The religious overtones are not entirely dispersed even then. The creature expires in what could be hellfire – and the hot rod is the hero’s own, which he has been working on lovingly throughout the film, and thus it represents a sacrifice. But it’s fair to say that this is no Winter Light.
STRANGE WORLD OF PLANET X (1958)
The hero of The Giant Gila Monster has a French girlfriend, (Lisa Simone) – she worries about being sent back there, as though it is some kind of primitive hellhole. A Frenchwoman also turns up in Gilbert Gunn’s The Strange World of Planet X, suspiciously enough. But it may be that the foreignness of these women works as a kind of gateway to the greater exoticism of giant monsters (a strategy not required in Green Hell, of course since that was meant to be happening in Africa). Either that or they just thought French girls were sexy.
Here Gil Graham (Forrest Tucker) assists with experiments in magnetism conducted by a maddish scientist in an English village, where their main effect, initially, is to interfere with the TV in the local pub and stop its clock (a boon to customers hoping for the postponement of last orders).
But of course it isn’t long before they destroy a portion of the ionosphere causing good old cosmic radiation to come through and have its well-known effect of enlarging insects and spiders (rather than, say, squirrels or ducks, which would have been silly.) A further complication is supplied by the appearance of of the mysterious, yet benign, man calling himself ‘Mr. Smith’ (Martin Benson), who is in fact an alien from newly-discovered ‘Planet X’, and here to put a stop to these experiments, which have been ringing interplanetary alarm bells.
Meanwhile Graham is getting it on with a newly-arrived female scientist, relieved that she is not the ‘frustrated spinster’ he had envisaged but instead the previously mentioned Frenchwoman, the young and attractive Mlle Du Pont (Gaby André), though you might think that the frustrated spinster might have made a better match for Tucker, who is no spring chicken.
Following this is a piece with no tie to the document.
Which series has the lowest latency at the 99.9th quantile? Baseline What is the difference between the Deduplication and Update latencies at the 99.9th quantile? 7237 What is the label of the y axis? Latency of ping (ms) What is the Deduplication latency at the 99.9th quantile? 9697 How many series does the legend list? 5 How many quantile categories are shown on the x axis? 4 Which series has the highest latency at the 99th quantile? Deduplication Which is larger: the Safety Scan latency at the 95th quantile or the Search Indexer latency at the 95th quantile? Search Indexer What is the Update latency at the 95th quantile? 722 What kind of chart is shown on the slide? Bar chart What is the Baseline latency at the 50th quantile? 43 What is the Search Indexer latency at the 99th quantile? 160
Mlle Du Pont’s main function is to get caught in a giant spider web while trying to rescue another young woman, who is trapped in the schoolhouse while giant insects loom outside. However she does at one point offer some surprising expert advice to a young mother whose daughter has discovered a giant egg in the woods. ‘Boil it!’, she says – though not before ascertaining beforehand that she has a large enough pan.
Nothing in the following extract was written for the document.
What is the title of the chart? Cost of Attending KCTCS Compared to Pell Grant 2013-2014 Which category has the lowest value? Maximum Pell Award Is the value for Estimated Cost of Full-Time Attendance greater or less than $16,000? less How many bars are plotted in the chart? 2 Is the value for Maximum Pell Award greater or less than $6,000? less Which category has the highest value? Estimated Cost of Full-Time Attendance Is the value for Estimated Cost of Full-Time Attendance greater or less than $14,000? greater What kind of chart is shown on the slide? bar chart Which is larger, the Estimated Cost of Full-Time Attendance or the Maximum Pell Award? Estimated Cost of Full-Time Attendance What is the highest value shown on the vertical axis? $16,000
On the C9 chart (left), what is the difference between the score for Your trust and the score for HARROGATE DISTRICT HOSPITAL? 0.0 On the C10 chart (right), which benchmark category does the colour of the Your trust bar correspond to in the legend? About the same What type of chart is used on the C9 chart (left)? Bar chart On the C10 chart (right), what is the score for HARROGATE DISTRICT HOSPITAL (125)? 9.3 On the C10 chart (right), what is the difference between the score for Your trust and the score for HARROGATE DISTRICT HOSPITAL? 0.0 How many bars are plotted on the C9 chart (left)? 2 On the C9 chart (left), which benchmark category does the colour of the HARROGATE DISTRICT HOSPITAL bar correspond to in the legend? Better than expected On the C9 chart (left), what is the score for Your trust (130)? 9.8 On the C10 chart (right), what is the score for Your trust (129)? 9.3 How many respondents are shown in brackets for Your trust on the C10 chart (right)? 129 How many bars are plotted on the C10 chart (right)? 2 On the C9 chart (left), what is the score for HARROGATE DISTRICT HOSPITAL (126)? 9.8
This might be the least bad of these bad films since scientifically it is comparatively rigorous (it’s based on an SF novel by Rene Ray), but although I rather liked the idea of an English wood overtaken by outsize creepy-crawlies they are not very well realised, just the real thing magnified. Thrust into the spotlight unprepared, they struggle to express any sincere interest in devouring the cast, and seem to be living in another world themselves. It would have been fun to see Dandy Nichols (who plays one of the locals) confronted by a giant earwig, but she just stays in the pub, getting increasingly belligerent.
Eventually a bunch of squaddies turn up and slaughter all the giant insects, rather giving the impression that they do this sort of thing all the time, while ‘Mr. Smith’, who is the closest we get to God in this movie, makes sure that the maddish scientist, who has only gotten madder, is destroyed along with his device.
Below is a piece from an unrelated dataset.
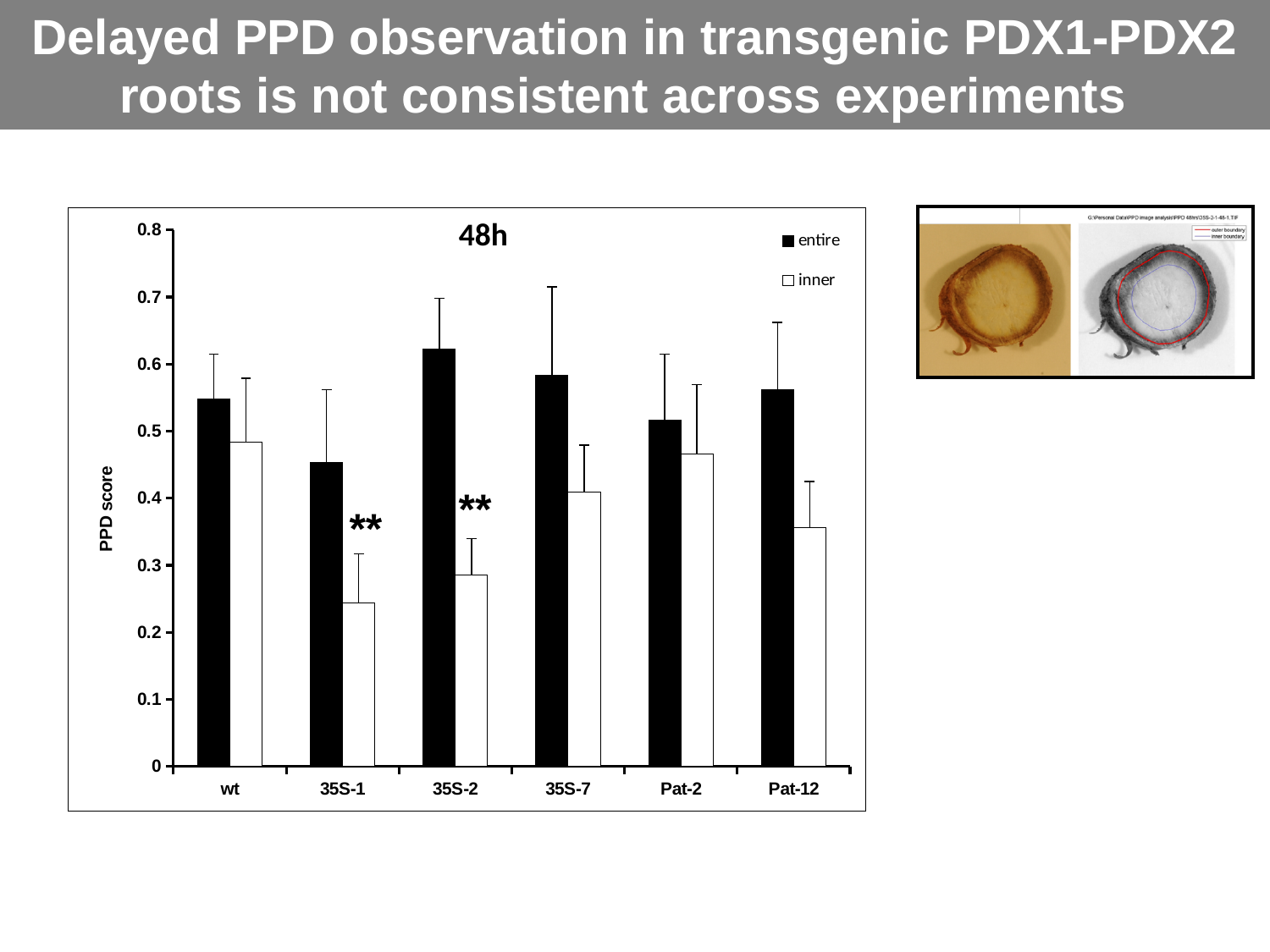
What is the title shown inside the chart? 48h Is the 'entire' value for 35S-1 greater or less than 0.5? less Which category has the lowest value for the 'inner' series? 35S-1 What kind of chart is shown on the slide? bar chart Is the 'entire' value for 35S-2 greater or less than 0.6? greater For 35S-2, which is larger, the 'entire' value or the 'inner' value? entire Which category has the lowest value for the 'entire' series? 35S-1 How many categories are shown on the x axis of the chart? 6 How many series does the chart's legend list? 2 What is the label of the y axis? PPD score Which category has the highest value for the 'entire' series? 35S-2 Is the 'inner' value for 35S-1 greater or less than 0.3? less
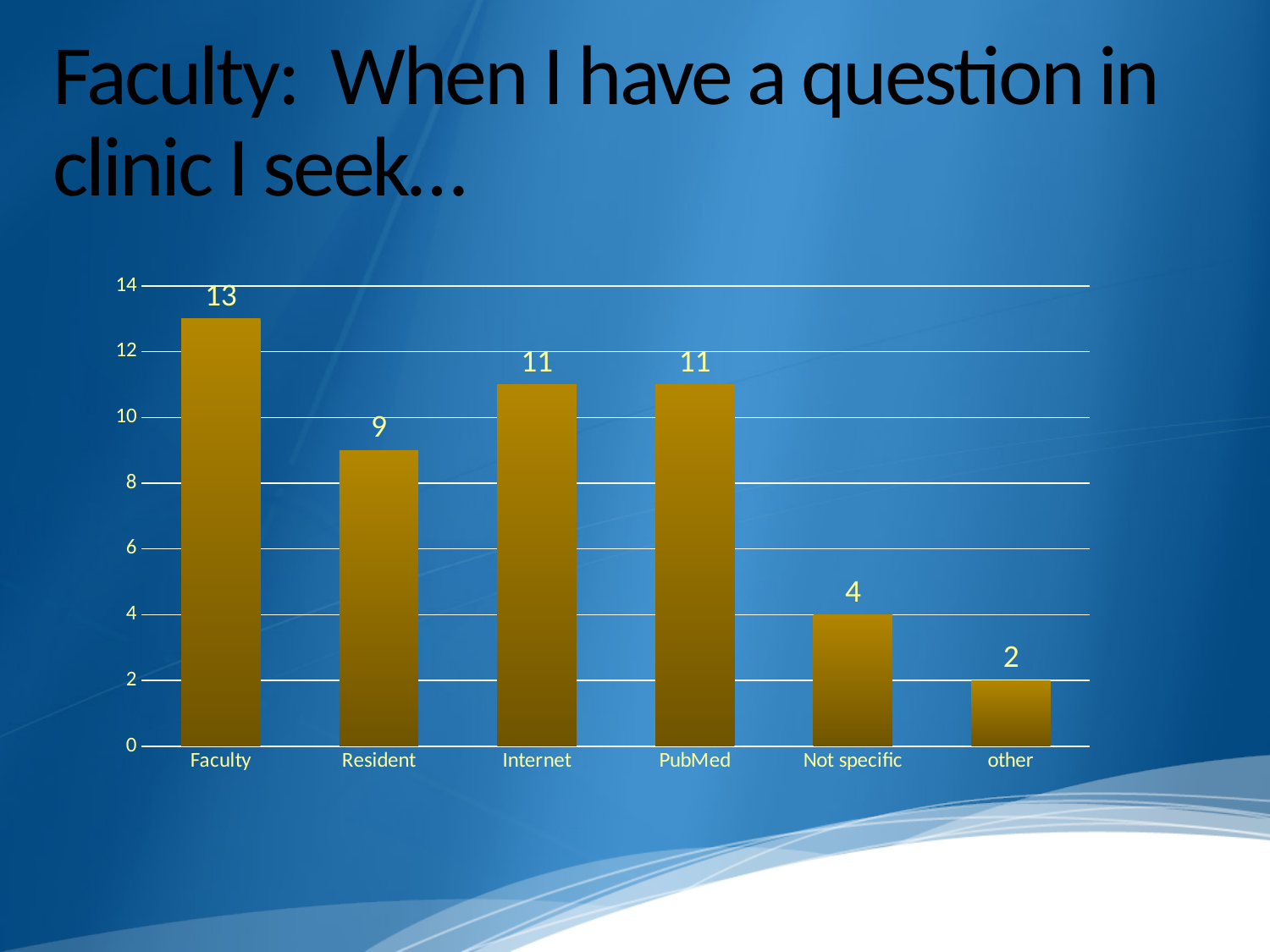
Which category has the highest value? Faculty Which category has the lowest value? other What kind of chart is shown on the slide? bar chart What is the difference between the values for Internet and other? 9 What is the value for Not specific? 4 What is the value for Resident? 9 Which is larger, the value for Resident or the value for PubMed? PubMed What is the value for Faculty? 13 What is the difference between the values for Faculty and Resident? 4 How many categories are shown on the x axis? 6 What is the title of the slide? Faculty: When I have a question in clinic I seek… What is the value for other? 2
We never visit Planet X, but ‘Mr. Smith’ suggests that from its vantage point, Earth itself looks like ‘Planet X’, thus turning the Strange World of the title into our own planet, and saving on budget. More to the point, it’s England that represents ‘Planet X’ here, and here, perhaps, is the most useful moral that we can take from this – that England is a foreign country, just like France.